Supersonic shear wave elastography may add a new dimension to ultrasound evaluation of thyroid nodules in several ways, for example:

(a) improve general performance in elasticity differentiation of thyroid nodules over strain elastography due to its high reproducibility, independence of examiners skill and numeral scale of elasticity measurement in kPa;

(b) overcome the limitations of strain elastography=

  (i) nodules with liquid components or with degenerative changes;

  (ii) small nodules (very good spatial resolution of the technique);

  (iii) large nodules (possibility of subsequent determination of stiff regions even  of large nodules, without the need of visualizing the whole nodule on one image);

  (iv) multinodular goiter with no or scarce normal thyroid tissue as a reference;

(c) differentiation between soft-inspissated colloid and stiff microcalcifications;

(d) visualization of microcalcifications, even not visualized on B-mode imaging (may increase sensitivity and decrease specificity of thyroid cancer diagnosis);

(e) introduction of three-dimensional elastographic images to routine clinical practice and to national thyroid cancer databases, as this technique is

already available and enables rapid acquisition of 3D ultrasound and elastographic data. This would devoid diagnostic process and data archiving of image selection bias attributable to 2D ultrasound examination.

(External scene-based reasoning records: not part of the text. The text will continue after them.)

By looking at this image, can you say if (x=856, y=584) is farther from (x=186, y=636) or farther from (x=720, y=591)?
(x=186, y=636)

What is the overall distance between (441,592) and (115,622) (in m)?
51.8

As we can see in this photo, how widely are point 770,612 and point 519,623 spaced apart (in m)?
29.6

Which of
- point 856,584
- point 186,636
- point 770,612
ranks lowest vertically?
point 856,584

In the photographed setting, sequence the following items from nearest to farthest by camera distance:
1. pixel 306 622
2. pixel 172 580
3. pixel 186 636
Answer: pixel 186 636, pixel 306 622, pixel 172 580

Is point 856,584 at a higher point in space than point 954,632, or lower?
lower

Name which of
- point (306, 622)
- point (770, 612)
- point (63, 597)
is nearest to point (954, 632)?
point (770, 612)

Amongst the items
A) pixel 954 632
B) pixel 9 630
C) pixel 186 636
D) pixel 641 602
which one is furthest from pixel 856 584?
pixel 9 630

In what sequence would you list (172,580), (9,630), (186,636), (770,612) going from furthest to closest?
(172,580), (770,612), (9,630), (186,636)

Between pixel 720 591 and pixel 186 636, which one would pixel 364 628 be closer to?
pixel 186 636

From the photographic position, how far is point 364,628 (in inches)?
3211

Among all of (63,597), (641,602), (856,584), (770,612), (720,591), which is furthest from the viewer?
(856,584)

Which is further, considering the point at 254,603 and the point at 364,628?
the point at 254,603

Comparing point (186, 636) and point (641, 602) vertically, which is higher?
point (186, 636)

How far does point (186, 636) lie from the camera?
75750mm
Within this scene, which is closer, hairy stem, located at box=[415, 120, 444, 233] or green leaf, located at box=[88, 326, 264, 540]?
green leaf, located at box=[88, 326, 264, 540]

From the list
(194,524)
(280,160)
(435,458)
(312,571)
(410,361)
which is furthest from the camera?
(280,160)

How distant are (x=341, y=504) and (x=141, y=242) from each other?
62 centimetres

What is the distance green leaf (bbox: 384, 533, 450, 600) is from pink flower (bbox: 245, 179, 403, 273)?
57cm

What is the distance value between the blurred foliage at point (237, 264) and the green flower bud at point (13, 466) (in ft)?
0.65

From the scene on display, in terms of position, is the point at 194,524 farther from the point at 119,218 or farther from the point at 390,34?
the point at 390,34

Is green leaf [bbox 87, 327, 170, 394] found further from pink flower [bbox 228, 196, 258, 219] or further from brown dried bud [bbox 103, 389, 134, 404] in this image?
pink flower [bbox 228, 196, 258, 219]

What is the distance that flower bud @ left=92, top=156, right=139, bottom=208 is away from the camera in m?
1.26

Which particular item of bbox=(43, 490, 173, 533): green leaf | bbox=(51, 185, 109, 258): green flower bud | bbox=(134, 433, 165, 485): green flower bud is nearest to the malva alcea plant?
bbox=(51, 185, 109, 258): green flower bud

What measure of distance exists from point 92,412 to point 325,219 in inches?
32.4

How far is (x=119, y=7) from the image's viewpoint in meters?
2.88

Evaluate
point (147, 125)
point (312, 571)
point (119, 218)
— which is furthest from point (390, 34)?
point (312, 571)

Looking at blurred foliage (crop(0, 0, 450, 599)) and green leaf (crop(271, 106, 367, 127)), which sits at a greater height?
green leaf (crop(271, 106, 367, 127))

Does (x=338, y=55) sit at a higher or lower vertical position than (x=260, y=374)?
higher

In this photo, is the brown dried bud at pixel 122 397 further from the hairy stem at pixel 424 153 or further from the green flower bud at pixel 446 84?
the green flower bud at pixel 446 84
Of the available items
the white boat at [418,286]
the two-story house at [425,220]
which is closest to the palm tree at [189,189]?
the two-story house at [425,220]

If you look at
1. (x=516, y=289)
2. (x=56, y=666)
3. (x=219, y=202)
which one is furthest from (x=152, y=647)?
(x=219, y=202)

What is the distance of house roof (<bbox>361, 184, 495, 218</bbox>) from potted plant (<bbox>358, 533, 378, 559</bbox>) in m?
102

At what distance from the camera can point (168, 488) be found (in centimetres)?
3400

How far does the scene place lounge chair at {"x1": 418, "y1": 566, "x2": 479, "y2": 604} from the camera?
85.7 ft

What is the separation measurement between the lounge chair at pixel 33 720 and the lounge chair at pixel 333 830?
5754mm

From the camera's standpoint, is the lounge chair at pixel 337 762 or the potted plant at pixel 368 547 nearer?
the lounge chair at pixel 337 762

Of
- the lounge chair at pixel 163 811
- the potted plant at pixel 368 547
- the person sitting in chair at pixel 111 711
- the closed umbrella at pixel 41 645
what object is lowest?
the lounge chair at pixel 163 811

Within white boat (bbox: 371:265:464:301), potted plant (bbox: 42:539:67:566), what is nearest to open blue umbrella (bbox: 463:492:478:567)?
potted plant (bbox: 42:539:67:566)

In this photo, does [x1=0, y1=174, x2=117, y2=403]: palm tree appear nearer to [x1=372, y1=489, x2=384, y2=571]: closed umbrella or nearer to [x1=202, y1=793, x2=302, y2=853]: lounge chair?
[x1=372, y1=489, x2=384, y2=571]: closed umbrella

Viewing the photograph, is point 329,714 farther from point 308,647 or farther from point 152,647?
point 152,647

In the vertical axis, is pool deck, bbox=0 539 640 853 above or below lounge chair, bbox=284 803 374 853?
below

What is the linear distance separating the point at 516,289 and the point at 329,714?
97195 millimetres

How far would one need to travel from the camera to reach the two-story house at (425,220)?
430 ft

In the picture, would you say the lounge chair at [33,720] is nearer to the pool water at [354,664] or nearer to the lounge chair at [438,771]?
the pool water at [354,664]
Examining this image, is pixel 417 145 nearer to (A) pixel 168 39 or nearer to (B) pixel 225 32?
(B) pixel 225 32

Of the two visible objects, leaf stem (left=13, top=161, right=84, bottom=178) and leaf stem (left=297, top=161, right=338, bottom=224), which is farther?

Further multicenter large scale studies of thyroid nodules evaluating different elastographic methods are warranted, including (a) investigation of developmental models of diseases that link biomechanical properties (elastography findings) with genetic, cellular, biochemical, and gross pathological changes; (b) comparison of accuracy of different elastographic methods; (c) establishment of optimal diagnostic elastographic criteria; (d) establishment of limitations of different elastographic methods in relation to evaluation of thyroid pathology.